Dataset entries
################
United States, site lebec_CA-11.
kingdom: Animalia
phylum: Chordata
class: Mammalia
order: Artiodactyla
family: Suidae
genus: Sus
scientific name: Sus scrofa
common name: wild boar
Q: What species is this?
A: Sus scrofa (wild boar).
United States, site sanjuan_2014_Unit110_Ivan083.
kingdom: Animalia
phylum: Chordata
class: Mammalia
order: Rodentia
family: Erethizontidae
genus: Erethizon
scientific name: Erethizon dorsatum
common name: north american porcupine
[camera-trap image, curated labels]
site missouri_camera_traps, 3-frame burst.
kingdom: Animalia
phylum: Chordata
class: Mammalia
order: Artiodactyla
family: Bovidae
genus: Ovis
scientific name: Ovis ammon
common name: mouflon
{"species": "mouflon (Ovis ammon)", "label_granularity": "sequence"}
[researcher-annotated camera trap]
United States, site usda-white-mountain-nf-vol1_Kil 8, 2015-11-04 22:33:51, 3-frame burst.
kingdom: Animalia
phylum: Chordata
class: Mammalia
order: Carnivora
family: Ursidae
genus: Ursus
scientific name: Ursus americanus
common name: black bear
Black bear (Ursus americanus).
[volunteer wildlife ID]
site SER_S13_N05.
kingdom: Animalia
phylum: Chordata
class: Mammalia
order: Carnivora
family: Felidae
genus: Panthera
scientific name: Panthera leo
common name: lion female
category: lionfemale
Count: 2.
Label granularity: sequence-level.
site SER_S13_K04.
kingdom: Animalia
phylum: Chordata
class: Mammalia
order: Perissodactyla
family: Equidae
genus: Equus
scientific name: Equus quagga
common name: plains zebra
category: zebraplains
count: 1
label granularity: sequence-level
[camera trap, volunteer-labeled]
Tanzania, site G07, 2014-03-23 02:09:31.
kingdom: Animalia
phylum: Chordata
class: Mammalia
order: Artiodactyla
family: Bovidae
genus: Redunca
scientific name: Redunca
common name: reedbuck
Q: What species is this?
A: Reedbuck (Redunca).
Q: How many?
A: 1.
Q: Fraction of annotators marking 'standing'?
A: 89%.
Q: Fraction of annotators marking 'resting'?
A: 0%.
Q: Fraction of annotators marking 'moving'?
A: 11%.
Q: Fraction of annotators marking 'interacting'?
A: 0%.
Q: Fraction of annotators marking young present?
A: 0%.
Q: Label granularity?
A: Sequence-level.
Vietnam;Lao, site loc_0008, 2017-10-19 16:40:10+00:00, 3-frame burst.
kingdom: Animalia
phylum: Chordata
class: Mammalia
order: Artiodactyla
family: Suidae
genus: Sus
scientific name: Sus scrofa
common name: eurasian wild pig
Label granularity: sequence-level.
################
=== Instructions for the task ===
Copy the data word for word.

=== Answer section ===
United States, site lebec_CA-11.
kingdom: Animalia
phylum: Chordata
class: Mammalia
order: Artiodactyla
family: Suidae
genus: Sus
scientific name: Sus scrofa
common name: wild boar
Q: What species is this?
A: Sus scrofa (wild boar).
United States, site sanjuan_2014_Unit110_Ivan083.
kingdom: Animalia
phylum: Chordata
class: Mammalia
order: Rodentia
family: Erethizontidae
genus: Erethizon
scientific name: Erethizon dorsatum
common name: north american porcupine
[camera-trap image, curated labels]
site missouri_camera_traps, 3-frame burst.
kingdom: Animalia
phylum: Chordata
class: Mammalia
order: Artiodactyla
family: Bovidae
genus: Ovis
scientific name: Ovis ammon
common name: mouflon
{"species": "mouflon (Ovis ammon)", "label_granularity": "sequence"}
[researcher-annotated camera trap]
United States, site usda-white-mountain-nf-vol1_Kil 8, 2015-11-04 22:33:51, 3-frame burst.
kingdom: Animalia
phylum: Chordata
class: Mammalia
order: Carnivora
family: Ursidae
genus: Ursus
scientific name: Ursus americanus
common name: black bear
Black bear (Ursus americanus).
[volunteer wildlife ID]
site SER_S13_N05.
kingdom: Animalia
phylum: Chordata
class: Mammalia
order: Carnivora
family: Felidae
genus: Panthera
scientific name: Panthera leo
common name: lion female
category: lionfemale
Count: 2.
Label granularity: sequence-level.
site SER_S13_K04.
kingdom: Animalia
phylum: Chordata
class: Mammalia
order: Perissodactyla
family: Equidae
genus: Equus
scientific name: Equus quagga
common name: plains zebra
category: zebraplains
count: 1
label granularity: sequence-level
[camera trap, volunteer-labeled]
Tanzania, site G07, 2014-03-23 02:09:31.
kingdom: Animalia
phylum: Chordata
class: Mammalia
order: Artiodactyla
family: Bovidae
genus: Redunca
scientific name: Redunca
common name: reedbuck
Q: What species is this?
A: Reedbuck (Redunca).
Q: How many?
A: 1.
Q: Fraction of annotators marking 'standing'?
A: 89%.
Q: Fraction of annotators marking 'resting'?
A: 0%.
Q: Fraction of annotators marking 'moving'?
A: 11%.
Q: Fraction of annotators marking 'interacting'?
A: 0%.
Q: Fraction of annotators marking young present?
A: 0%.
Q: Label granularity?
A: Sequence-level.
Vietnam;Lao, site loc_0008, 2017-10-19 16:40:10+00:00, 3-frame burst.
kingdom: Animalia
phylum: Chordata
class: Mammalia
order: Artiodactyla
family: Suidae
genus: Sus
scientific name: Sus scrofa
common name: eurasian wild pig
Label granularity: sequence-level.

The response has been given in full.